● **PROBLEM A**:
From the passage on zinc oxide and graphite solar cells below, list the properties of ZnO that the passage says make it a good n-type material for photovoltaic devices.
● **PROBLEM B**:
Write a continuation of the passage on zinc oxide and graphite solar cells, starting after its final sentence.

● **SOURCE EXTRACT**:
Start of Block

In today's era, a lot of interest is gained by solar cell formed by combination of organic and inorganic nano-particle semiconductors mainly because of its major features such as scalable solar power conversion and cost effectiveness, which makes the cell a desirable photovoltaic device. This piece of work is an attempt to make a solar cells by the combination of zinc oxide (ZnO) and graphite. ZnO is a good n-type material for the application in photovoltaic (PV) devices due to its better optical, electrical, structural, and environmentally friendly properties, and on the other hand, graphite, an organic semiconductor, enhances the rate of charge transfer in the device. These materials are so designed to help bring in more understanding in a wider range of the solar spectrum. This work focuses on developing solid-state polymer and hybrid solar cells.

End of Block

Collected data
Start of Block

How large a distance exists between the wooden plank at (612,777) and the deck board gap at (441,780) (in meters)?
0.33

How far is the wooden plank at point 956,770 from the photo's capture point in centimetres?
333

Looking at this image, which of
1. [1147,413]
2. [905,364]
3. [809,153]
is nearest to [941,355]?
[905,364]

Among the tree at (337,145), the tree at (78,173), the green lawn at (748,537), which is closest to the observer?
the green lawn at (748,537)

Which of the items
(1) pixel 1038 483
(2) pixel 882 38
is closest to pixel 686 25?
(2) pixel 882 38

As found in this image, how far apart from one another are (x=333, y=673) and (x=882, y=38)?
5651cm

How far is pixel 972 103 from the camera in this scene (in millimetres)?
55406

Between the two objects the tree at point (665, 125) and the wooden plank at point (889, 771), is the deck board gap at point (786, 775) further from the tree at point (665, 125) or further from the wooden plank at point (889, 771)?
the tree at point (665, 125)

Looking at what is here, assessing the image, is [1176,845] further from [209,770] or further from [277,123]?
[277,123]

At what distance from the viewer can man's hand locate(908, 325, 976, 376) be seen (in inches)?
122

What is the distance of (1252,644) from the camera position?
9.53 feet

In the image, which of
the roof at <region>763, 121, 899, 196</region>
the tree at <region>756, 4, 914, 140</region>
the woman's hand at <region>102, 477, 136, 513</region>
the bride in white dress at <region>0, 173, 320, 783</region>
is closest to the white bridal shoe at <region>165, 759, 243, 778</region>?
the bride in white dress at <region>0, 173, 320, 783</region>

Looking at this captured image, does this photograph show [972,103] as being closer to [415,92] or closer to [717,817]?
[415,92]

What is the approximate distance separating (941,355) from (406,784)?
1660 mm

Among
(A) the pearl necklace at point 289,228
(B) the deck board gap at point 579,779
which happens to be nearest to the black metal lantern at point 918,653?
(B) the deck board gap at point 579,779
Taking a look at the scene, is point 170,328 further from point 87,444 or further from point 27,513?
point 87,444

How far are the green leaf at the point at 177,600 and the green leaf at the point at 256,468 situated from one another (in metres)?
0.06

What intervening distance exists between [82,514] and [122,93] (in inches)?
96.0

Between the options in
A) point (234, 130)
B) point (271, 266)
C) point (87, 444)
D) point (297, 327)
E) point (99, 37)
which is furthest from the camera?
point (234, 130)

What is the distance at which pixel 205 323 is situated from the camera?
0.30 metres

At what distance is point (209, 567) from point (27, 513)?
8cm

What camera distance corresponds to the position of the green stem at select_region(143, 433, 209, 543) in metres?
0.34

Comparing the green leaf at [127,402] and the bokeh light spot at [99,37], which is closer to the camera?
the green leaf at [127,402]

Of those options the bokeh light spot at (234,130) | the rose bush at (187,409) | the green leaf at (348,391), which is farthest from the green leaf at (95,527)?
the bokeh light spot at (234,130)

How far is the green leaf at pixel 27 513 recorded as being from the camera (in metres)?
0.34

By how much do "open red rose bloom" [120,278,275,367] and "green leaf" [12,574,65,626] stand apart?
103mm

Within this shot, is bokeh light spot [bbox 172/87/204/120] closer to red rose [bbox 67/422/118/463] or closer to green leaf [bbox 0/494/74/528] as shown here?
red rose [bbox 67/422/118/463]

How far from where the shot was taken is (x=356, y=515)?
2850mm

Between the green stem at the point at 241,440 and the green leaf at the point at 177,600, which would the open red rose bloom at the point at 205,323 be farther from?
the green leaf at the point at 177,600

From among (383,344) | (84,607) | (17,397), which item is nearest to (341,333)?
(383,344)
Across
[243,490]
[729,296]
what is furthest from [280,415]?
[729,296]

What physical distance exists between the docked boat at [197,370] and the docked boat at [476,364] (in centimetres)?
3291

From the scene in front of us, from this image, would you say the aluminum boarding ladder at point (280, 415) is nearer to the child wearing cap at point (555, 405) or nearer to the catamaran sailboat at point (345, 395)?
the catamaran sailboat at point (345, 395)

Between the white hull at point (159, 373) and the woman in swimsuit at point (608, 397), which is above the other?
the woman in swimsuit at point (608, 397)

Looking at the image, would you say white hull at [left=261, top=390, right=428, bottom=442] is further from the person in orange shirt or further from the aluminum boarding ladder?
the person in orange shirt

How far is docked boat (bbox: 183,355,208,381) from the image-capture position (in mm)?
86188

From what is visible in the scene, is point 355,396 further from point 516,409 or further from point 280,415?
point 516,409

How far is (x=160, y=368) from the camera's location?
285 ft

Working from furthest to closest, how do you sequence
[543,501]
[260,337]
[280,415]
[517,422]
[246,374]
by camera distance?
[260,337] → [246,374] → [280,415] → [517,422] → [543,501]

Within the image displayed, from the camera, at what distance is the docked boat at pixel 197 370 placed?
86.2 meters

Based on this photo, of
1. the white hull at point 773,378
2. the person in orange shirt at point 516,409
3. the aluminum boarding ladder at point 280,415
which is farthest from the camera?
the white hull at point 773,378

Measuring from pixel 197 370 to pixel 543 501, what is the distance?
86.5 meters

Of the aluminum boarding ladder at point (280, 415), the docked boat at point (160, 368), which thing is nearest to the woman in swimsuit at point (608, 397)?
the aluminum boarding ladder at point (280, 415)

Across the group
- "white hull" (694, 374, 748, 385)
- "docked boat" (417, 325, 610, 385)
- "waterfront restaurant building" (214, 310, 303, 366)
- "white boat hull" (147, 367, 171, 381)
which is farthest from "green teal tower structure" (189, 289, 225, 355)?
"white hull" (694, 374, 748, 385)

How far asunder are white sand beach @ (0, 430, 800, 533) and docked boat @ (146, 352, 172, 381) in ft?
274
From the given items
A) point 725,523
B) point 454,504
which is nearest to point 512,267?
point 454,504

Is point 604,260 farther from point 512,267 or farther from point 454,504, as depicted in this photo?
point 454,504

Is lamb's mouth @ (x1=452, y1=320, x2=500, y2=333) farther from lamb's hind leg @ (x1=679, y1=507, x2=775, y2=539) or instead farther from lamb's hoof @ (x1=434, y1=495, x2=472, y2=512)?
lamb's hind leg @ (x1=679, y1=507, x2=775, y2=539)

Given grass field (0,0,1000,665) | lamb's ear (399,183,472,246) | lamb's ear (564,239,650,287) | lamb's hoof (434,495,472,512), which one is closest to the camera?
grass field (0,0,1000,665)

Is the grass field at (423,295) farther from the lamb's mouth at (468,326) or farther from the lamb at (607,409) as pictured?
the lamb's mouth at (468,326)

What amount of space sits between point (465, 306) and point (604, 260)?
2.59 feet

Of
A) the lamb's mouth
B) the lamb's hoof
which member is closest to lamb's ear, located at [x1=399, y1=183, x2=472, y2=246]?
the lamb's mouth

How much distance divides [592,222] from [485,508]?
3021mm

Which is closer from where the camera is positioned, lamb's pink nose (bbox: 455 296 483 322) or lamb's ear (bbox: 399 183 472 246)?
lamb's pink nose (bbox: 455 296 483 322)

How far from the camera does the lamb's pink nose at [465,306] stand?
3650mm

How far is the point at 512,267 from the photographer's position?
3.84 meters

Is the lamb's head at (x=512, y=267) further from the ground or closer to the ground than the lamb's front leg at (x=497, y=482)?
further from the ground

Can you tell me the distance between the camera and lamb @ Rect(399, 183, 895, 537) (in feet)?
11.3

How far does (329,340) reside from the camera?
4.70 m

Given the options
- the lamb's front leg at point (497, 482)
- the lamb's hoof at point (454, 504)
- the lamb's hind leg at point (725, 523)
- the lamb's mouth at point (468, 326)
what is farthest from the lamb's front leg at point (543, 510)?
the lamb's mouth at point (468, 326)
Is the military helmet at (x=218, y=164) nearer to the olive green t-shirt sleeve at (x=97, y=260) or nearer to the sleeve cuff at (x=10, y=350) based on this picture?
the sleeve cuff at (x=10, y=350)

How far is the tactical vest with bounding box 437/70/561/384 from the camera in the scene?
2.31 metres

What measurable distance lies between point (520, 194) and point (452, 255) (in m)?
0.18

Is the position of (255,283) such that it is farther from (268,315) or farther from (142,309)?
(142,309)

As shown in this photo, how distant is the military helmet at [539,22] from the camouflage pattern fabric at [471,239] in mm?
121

End of Block

● **WRITTEN REPLY A**:
Optical, electrical, structural, and environmentally friendly properties.

● **WRITTEN REPLY B**:
TopMaterial Used
Zinc Oxide (ZnO) is an inorganic compound. As ZnO is insoluble in water, it is preferably used as an additive in numerous materials and products like rubbers, plastics, ceramics, glass, cement, lubricants. ZnO is a wide-band gap semiconductor. The native doping of the semiconductor is due to oxygen vacancies or zinc interstitials is n- type (Chiang et al., 1977). Hence the semiconductor has many desirable properties like high electron mobility, good transparency, strong room-temperature luminescence and wide band gap. Those propertiesare valuable in emerging applications for: transparent electrodes in liquid crystal displays, energy-saving windows, and electronics as thin-film transistors and light-emitting diodes. ZnO has a relatively large direct band gap of approximately 3.3 eV at room temperature (Dayal et al., 2009). The band gap of ZnO can further be tuned to approximately 3-4 eV by its alloying with grapheneoxide.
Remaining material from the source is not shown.